Title :
JVM-Bypass for Efficient Hadoop Shuffling
Author :
Yandong Wang ; Cong Xu ; Xiaobing Li ; Weikuan Yu
Author_Institution :
Dept. of Comput. Sci., Auburn Univ., Auburn, AL, USA
Abstract :
Hadoop employs Java-based network transport stack on top of the Java Virtual Machine (JVM) for its data shuffling and merging purposes. Our examination reveals that JVM introduces a significant amount of overhead to data processing capability of the native interface.

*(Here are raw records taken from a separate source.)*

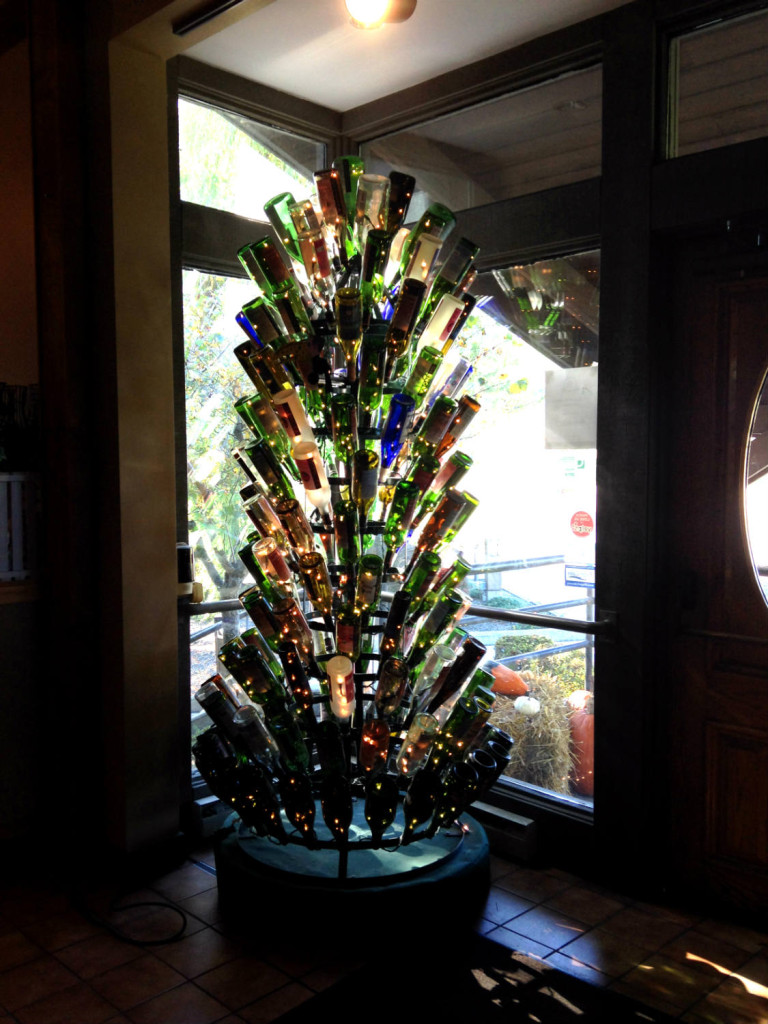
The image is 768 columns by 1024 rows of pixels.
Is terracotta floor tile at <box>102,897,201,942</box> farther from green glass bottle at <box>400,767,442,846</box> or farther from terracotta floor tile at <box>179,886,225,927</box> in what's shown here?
green glass bottle at <box>400,767,442,846</box>

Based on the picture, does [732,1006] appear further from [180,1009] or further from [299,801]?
[180,1009]

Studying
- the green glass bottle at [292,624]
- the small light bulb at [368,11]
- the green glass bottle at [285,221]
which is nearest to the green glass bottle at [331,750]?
the green glass bottle at [292,624]

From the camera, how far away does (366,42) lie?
3242 millimetres

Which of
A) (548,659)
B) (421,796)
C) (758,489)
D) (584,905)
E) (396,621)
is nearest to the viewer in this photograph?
(421,796)

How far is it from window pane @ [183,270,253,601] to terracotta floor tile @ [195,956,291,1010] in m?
1.41

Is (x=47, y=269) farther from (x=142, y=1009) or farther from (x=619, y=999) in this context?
(x=619, y=999)

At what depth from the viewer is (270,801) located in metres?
2.66

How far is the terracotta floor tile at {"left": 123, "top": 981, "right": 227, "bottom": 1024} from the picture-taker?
229 cm

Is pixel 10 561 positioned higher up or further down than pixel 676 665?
higher up

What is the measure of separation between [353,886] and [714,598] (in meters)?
1.43

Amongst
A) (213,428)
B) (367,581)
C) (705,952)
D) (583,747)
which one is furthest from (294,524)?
(705,952)

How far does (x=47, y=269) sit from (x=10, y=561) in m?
1.04

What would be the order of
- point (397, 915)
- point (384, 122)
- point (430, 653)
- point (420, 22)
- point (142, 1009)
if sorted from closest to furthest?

Furthermore, JVM constrains the use of high-performance networking mechanisms such as RDMA (Remote Direct Memory Access) which has established itself as an effective data movement technology in many networking environments because of its low-latency, high bandwidth, low CPU utilization, and energy efficiency. In this paper, we introduce a plug-in library called JVM-Bypass Shuffling (JBS) for Hadoop data shuffling. JBS helps Hadoop data shuffling by avoiding Javabased transport protocols, removing the overhead and limitations of the JVM. In addition, we design JBS as a portable library that can leverage both TCP/IP and RDMA on different network systems such as InfiniBand and 1/10 Gigabit Ethernet. We have designed and implemented JBS as part of Hadoop acceleration. It has been transferred to Mellanox as the software product UDA (Unstructured Data Accelerator) and used to enable our studies on a variety of merging algorithms. Our performance evaluation demonstrates that JBS can effectively reduce the execution time of Hadoop jobs by up to 66.3% and lower the CPU utilization by 48.1%.
Keywords :
Java; parallel processing; virtual machines; CPU utilization; Ethernet; Hadoop acceleration; Hadoop data shuffling; InfiniBand; JVM-Bypass shuffling; Java virtual machine; Java-based network transport stack; Java-based transport protocol; Mellanox; RDMA; TCP/IP; data movement technology; energy efficiency; high-performance networking mechanism; merging algorithm; plug-in library; remote direct memory access; software product UDA; unstructured data accelerator; Bandwidth; IP networks; Java; Libraries; Merging; Prefetching; Protocols; High Performance Interconnect; JVM; MapReduce;
Conference_Titel :
Parallel & Distributed Processing (IPDPS), 2013 IEEE 27th International Symposium on
Conference_Location :
Boston, MA
Print_ISBN :
978-1-4673-6066-1
DOI :
10.1109/IPDPS.2013.13